▶ **Given text**
2.  Click on NMState Operator and choose install.

3.  Accept the defaults.  A namespace called openshift-nmstate will be used.

4.  Choose install

5.  Wait for the status to change to green and the status to change to ready to use.

6.  Next, let's create an NMSTATE instance.

7.  On the oc command-line, run the following to verify that operator was successfully installed.  This shows the CRDs that are exposed when this operator was installed.

oc get crd|grep nmstate

Verify the output looks similar to this output

Using NMState Operator to Assign IP Address to eth1 on one of the OCP nodes

On my OCP node called master-worker1, I will add an IP address with no gateway to the 192.168.150.0/24 network using interface enp7s0.  The IP will be 192.168.150.2.

▶ **Directives**
(1) Reproduce the part of the NMState Operator steps starting at "On my OCP node" and ending at "will be 192.168.150.2.".
(2) Translate this sentence from the NMState Operator steps into Spanish: "A namespace called openshift-nmstate will be used."
None of the lines after this point are needed.

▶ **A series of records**
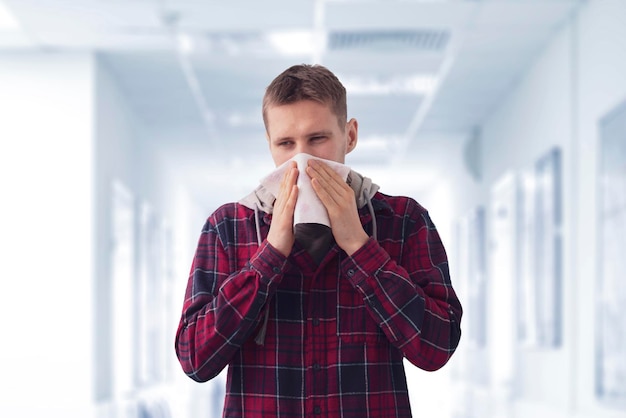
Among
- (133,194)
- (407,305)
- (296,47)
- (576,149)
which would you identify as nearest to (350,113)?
(296,47)

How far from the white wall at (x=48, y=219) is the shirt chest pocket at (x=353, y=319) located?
12.4 feet

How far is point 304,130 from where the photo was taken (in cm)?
127

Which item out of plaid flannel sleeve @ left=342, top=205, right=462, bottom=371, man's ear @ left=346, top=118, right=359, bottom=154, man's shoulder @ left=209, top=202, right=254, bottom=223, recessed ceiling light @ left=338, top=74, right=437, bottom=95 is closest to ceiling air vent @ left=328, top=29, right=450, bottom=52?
recessed ceiling light @ left=338, top=74, right=437, bottom=95

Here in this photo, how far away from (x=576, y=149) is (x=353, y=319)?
3236 mm

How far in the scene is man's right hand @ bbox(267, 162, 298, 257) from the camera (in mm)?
1219

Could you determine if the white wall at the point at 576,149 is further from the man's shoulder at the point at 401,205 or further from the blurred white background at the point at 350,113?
the man's shoulder at the point at 401,205

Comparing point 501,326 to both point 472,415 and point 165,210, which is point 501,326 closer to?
point 472,415

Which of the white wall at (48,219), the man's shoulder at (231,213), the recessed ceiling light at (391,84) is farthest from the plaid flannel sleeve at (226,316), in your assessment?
the recessed ceiling light at (391,84)

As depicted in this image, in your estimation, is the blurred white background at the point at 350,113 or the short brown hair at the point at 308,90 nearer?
the short brown hair at the point at 308,90

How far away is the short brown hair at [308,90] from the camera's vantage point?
1.28 m

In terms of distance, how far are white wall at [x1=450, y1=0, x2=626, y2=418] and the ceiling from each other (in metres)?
0.24

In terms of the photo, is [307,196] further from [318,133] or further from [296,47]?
[296,47]

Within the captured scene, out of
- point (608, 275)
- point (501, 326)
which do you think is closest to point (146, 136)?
point (501, 326)

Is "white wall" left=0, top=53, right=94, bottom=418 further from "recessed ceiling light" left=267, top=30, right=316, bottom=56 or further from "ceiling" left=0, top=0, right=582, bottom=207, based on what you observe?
"recessed ceiling light" left=267, top=30, right=316, bottom=56
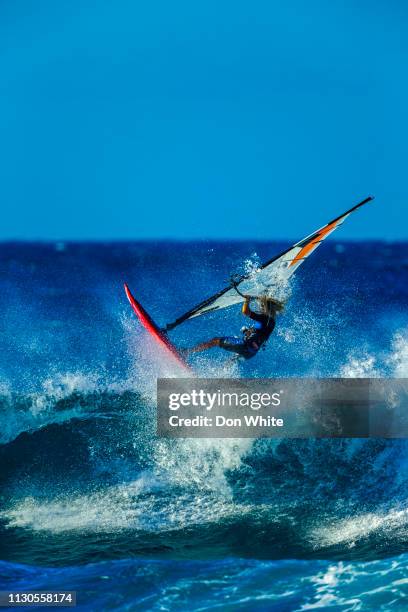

▶ **Task-by-task results**
(1)
On my OCP node called master-worker1, I will add an IP address with no gateway to the 192.168.150.0/24 network using interface enp7s0.  The IP will be 192.168.150.2.

(2) Se usará un espacio de nombres llamado openshift-nmstate.